The Bahco Laplander is probably one of the most well known folding saws on the market.  Popularized by Ray Mears, it has earned a reputation for being extremely rugged and reliable.  Bushcrafters all over the world have adopted it as the their "standard" backpacking saw. From what I can tell, it's earned that reputation for good reason.

Bahco Laplander Folding Saw

The Laplander saw utilizes a black coated Swedish steel blade made by Sandvik. The blade cuts through the toughest of wood with very little effort thanks largely to the coarse hardpoint XT7 toothing and the fact that, unlike a tradition hand saw, this blade cuts on both the push and the pull strokes. The blade length is just a touch over 7 inches according to my measurement with an overall saw length of 16 inches (9 inches closed). The blade length is referred to as a 7-inch blade and replacement blades are readily available online.

A particularly nice feature of the Bahco folding saw is the locking button mechanism.  Many makes of folding saws have a way to lock the blade in the open position so that it doesn't accidentally close on you (and your fingers) during use. The Bahco Laplander's goes one step further with a locking button that also keeps the blade locked shut so that it can't accidentally pop open or catch on something in your pack.

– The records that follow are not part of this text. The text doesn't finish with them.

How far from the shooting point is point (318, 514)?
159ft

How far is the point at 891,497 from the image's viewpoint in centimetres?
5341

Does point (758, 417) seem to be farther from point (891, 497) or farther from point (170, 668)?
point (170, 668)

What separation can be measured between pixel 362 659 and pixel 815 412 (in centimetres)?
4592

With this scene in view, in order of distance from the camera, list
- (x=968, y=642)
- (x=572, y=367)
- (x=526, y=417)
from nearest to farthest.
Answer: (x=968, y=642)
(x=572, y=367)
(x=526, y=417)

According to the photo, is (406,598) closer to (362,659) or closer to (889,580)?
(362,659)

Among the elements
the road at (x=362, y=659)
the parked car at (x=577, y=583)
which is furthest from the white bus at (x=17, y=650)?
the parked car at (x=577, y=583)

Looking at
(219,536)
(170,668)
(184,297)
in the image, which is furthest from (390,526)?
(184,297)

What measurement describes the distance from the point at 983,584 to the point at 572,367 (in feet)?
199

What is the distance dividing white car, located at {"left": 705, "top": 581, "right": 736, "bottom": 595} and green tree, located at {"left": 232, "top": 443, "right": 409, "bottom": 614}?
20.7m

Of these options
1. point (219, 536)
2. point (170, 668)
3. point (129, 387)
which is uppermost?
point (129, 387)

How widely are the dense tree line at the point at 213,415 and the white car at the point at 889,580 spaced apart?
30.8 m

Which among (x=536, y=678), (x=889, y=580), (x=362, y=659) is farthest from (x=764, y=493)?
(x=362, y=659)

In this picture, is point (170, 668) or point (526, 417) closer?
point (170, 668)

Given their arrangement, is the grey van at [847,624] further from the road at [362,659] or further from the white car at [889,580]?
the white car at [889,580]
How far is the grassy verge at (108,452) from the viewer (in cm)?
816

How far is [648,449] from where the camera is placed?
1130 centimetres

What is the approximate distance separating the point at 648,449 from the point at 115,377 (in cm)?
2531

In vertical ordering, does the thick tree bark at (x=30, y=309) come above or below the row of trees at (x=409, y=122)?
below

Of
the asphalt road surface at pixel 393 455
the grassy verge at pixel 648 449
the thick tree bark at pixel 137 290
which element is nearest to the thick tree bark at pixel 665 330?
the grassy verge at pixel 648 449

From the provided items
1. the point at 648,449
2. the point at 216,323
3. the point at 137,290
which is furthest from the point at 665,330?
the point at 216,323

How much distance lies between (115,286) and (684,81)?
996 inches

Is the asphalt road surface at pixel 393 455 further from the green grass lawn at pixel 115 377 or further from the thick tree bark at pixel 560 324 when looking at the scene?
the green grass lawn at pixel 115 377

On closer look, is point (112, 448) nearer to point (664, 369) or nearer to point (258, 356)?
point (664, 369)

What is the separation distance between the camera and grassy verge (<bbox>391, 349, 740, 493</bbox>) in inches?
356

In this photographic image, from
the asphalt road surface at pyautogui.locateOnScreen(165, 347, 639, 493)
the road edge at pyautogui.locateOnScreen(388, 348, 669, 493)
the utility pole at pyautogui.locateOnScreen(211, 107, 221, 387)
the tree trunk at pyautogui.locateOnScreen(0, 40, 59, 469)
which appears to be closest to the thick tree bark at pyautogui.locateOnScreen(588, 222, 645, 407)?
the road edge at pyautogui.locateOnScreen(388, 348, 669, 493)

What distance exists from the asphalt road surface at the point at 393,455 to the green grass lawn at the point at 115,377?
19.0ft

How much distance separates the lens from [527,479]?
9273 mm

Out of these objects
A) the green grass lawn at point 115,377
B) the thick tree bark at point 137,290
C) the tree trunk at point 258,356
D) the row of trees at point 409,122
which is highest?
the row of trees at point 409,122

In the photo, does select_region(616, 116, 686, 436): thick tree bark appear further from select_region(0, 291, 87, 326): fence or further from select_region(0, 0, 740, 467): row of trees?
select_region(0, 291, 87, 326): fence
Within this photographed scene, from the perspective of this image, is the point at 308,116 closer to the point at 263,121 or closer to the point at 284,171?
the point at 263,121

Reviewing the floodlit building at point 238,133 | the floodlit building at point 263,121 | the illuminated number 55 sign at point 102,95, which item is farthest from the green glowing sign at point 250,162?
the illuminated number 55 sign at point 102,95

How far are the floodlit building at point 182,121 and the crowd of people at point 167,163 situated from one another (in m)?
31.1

Bahco Laplander Folding Saw

To open the saw you hold down the green button and fold open the blade. Once the blade reaches the fully open position it will automatically lock into place. After use, hold down the green button so that the blade can be closed for safety. It will automatically lock into place when the blade is fully closed.

There is a very positive and definite "click" when the blade locks into position and there is no up and down or side to side movement in the blade once it is locked into place. It's a very firm lock up.

Bahco Laplander Folding Saw

The handle is made from a strong plastic that has an army green colored rubberized coating called Santoprene. It provides a very positive non-slip grip surface along the entire length of the handle even when wet or wearing gloves.

My Laplander came with a length of leather cord looped through the lanyard hole and tied with a simple overhand knot.  I've since replaced it with a length of Kelty Triptease which is much stronger and provides some reflective visibility in the dark if I happen to drop the saw or put it down somewhere and can't see it.

I'm going to keep using the saw to cut up my firewood and put it through its paces on a more long term field test. I'm curious to see how long the blade stays sharp with continued "average" use. I'll update my blog with my findings.

Overall, this is without a doubt the most efficient wood cutting tool I have.  It weighs much less than my Gränsfors Bruks small forest axe (which is over 2lbs) and takes considerably less effort to cut with.  I'd definitely recommend it to anyone who is looking for a light weight backpacking saw.

There are dozens of really good videos on YouTube showing the Bahco Laplander saw in use, but I'd highly recommend watching the one of Ray Mears splitting wood with a folding saw.  It's a technique I wasn't familiar with but one that I am definitely itching to try out.

Do you carry a saw of any kind with you when you hike? If so, what type of saw do you carry and why?

Disclosure: The author owns this product and paid for it using their own funds.

1 comment:

QiWiz said...

You might want to give Rob Kelly's "Little Buck 2G" a try, as the Bahco weighs 50% more and has half the blade length of the 15" Little Buck. He has posts on backpacklight.com and whiteblaze.net with pictures and information as well as some YouTube videos of the saw in action.